> [Text section]
Supreme Court of California
Jun 15, 1932
215 Cal. 613 (Cal. 1932)


Docket No. L.A. 12320.

June 15, 1932.

APPEAL from an order of the Superior Court of Los Angeles County granting temporary alimony, costs and attorney's fees. Thomas H. Selvage, Judge Presiding. Reversed.

The facts are stated in the opinion of the court.

Stephen H. Underwood and Harry A. Houser for Appellant.

Doyle, Clark, Thomas Johnson for Respondent.


Appeal by defendant husband from an order granting temporary allowance during the pendency of an action for separate maintenance and support and awarding costs and attorney's fees.

After setting forth the necessary jurisdictional fact of residence the complaint alleges that the appellant has refused to live with respondent and for more than a year last past has failed, neglected and refused to support her. The parties were married in the state of New York in 1917, and appellant is alleged to have deserted respondent in 1918. No community property is involved and there is no issue of the marriage. The order appealed from was made and entered in response to an order, issued upon the verified complaint and affidavit of respondent, directing appellant to show cause why a temporary allowance should not be granted to the respondent. The defendant had already appeared and filed an answer. The order to show cause was heard on the complaint and said answer, the affidavit of respondent, and the oral testimony of the appellant. At the conclusion of the hearing the lower court made its order directing the appellant to pay to the respondent $75 forthwith, and $75 a month thereafter for her support until the further order of court, together with $50 for costs and $100 for attorneys' fees. At the request of the respondent the appeal was submitted on the appellant's brief alone.

In support of a reversal the appellant advances but two points, viz.: That the complaint does not state facts sufficient to constitute a cause of action and that the order based thereon is therefore of no effect; and that the trial court prejudicially erred in rejecting evidence offered by the appellant to show lack of financial ability to comply with the court's order and the ability of the respondent to maintain herself independently of appellant.

[1] We find merit in the appellant's second contention. Section 137 of the Civil Code provides that during the pendency of an action for permanent support and maintenance the court "may, in its discretion, require the husband . . . to pay as alimony any money necessary for the prosecution of the action and for support and maintenance. . . ." The court under its power might have made an ex parte order therefor. Instead of doing so it directed that the appellant show cause why such an order should not be made and it was in response to this order that the appellant was called as a witness on behalf of the plaintiff and was examined by plaintiff's counsel. Inspection of the transcript discloses that at the conclusion of the appellant's direct examination the trial court refused to permit the appellant, on cross-examination, or otherwise, to introduce any evidence as to his financial inability to meet any order that might be made. The record discloses the following as illustrative of the trial court's attitude: "Mr. Houser: Q. Just a minute, Mr. Arnold. Do you owe any money? A. Yes, sir. Q. How much? The Court: I don't care anything about that. . . . Mr. Underwood: If the Court please, won't we be allowed to show what money the man is earning and things of that kind? The Court: No; when a man comes into court that man will be required to pay counsel fees for his wife, and the order will be made requiring him to pay the sum of $100 on account for attorney's fees and $75 a month for alimony, . . ." It is manifest that the trial court erroneously and arbitrarily precluded the appellant from introducing evidence on the main point in issue.

> [Material supplied]
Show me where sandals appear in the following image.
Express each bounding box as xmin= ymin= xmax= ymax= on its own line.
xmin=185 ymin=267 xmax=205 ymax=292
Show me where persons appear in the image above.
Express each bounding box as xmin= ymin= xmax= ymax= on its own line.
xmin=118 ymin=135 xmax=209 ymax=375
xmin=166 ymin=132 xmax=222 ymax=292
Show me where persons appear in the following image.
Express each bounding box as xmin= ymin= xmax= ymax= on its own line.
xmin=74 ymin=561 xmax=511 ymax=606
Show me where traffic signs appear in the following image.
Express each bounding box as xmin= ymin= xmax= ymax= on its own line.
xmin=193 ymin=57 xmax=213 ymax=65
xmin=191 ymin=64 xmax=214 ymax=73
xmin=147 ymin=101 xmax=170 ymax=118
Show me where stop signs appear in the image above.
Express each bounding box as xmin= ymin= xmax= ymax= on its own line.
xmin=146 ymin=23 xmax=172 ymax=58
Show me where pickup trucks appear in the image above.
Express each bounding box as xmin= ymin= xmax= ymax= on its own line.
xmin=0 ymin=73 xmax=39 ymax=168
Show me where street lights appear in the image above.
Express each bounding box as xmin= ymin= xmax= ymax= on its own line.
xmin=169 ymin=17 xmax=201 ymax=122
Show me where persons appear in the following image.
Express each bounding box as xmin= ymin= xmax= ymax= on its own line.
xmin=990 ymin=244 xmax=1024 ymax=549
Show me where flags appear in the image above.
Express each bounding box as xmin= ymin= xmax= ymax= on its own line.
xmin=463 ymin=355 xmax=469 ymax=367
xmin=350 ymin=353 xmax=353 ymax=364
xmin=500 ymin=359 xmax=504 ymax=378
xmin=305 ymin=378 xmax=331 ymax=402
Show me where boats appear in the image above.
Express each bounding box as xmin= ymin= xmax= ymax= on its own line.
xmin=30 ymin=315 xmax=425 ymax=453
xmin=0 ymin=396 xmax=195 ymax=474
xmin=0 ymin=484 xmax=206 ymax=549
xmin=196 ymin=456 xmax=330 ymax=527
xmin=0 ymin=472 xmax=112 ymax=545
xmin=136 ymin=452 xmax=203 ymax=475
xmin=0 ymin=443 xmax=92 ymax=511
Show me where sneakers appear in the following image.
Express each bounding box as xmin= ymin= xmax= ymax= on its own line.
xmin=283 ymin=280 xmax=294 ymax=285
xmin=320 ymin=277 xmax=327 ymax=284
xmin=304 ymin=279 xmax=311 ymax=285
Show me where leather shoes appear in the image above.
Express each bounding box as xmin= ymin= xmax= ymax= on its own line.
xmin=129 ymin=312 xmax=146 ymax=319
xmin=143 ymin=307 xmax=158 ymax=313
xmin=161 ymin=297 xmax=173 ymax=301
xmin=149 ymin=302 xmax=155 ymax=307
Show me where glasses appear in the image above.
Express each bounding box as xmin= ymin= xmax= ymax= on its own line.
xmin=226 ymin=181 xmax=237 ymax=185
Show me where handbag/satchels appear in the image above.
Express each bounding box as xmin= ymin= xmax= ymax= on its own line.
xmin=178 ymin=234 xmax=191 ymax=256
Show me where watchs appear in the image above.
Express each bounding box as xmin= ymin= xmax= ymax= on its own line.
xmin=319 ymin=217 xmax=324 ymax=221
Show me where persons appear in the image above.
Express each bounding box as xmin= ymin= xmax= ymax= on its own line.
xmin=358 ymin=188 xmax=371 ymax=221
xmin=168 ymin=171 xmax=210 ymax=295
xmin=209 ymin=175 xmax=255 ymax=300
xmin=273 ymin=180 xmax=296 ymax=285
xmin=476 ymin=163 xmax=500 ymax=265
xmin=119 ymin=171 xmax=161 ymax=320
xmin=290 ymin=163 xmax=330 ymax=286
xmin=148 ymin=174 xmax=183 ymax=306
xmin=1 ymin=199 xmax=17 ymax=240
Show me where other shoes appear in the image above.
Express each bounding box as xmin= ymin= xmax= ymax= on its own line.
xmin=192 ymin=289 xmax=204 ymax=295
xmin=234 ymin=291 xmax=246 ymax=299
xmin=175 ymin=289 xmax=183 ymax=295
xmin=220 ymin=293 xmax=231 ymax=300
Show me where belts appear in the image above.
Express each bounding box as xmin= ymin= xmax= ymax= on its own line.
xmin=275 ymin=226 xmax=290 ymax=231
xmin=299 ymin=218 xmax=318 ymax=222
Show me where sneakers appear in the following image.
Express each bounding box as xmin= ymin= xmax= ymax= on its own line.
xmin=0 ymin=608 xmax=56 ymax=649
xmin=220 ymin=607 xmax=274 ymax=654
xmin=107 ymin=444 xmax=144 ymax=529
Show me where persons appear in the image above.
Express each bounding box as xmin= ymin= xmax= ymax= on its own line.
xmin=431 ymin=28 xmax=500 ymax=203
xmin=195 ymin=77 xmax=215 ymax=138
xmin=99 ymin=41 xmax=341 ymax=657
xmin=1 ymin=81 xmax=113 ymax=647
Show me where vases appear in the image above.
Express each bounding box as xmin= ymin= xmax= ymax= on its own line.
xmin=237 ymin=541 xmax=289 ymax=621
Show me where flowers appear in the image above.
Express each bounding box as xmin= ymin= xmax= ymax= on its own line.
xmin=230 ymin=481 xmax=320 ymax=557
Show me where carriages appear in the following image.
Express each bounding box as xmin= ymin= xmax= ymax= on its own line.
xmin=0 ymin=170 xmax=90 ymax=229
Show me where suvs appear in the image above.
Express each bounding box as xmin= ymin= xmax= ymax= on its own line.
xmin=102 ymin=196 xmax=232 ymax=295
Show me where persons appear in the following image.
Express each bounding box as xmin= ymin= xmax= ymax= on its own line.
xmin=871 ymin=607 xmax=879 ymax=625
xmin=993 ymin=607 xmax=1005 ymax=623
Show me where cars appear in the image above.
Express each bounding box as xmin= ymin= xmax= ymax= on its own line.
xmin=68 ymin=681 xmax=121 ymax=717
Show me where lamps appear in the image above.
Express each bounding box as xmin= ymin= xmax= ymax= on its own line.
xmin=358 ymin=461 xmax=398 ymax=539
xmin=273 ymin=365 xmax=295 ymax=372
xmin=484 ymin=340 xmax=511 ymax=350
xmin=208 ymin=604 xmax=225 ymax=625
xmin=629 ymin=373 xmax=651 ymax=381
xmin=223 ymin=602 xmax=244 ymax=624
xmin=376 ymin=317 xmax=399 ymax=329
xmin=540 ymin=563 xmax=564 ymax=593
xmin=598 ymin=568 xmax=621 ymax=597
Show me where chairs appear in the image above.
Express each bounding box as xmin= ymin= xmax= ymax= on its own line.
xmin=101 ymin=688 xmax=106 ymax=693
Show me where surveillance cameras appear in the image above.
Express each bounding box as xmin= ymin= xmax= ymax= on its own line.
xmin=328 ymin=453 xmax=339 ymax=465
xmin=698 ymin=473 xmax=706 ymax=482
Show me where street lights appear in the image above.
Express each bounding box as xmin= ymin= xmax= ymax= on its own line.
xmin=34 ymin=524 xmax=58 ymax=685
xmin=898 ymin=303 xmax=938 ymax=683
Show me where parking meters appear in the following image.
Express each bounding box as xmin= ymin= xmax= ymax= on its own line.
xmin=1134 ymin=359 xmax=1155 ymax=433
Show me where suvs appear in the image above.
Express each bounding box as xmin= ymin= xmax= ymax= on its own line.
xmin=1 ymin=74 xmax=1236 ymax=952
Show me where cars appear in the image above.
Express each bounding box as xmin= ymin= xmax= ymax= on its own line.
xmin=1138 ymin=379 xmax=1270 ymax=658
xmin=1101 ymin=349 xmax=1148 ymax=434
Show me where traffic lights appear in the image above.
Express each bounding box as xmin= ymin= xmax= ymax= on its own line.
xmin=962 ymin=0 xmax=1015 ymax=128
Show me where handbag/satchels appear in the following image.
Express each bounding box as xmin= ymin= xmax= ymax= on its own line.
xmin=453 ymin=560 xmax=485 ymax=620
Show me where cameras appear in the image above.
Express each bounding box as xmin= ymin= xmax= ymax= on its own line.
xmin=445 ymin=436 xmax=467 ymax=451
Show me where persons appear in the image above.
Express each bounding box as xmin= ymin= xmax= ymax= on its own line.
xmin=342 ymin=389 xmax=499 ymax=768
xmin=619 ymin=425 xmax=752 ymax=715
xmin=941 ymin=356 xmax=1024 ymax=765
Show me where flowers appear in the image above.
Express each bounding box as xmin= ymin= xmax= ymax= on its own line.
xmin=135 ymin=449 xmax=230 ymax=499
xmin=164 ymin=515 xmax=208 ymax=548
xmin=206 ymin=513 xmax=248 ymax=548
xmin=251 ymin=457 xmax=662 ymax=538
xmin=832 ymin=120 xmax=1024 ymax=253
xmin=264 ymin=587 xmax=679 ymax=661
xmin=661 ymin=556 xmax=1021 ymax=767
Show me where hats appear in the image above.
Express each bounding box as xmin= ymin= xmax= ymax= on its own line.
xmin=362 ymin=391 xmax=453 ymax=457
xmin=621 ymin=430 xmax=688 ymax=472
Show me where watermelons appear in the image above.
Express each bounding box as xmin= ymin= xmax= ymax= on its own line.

> [Written problem 1] According to the court opinion, why did the appellant's second contention succeed? Answer in one to three sentences.
> [Written problem 2] Give back, word for word, everything in the court opinion from "APPEAL from an" down to "Judge Presiding. Reversed.".
The items play no part in what follows.

> [Complete response 1] At the hearing, the trial court would not let the appellant introduce any evidence, on cross-examination or otherwise, of his financial inability to meet any order it might make. The opinion holds that this erroneously and arbitrarily kept him from presenting evidence on the main point in issue.

> [Complete response 2]
APPEAL from an order of the Superior Court of Los Angeles County granting temporary alimony, costs and attorney's fees. Thomas H. Selvage, Judge Presiding. Reversed.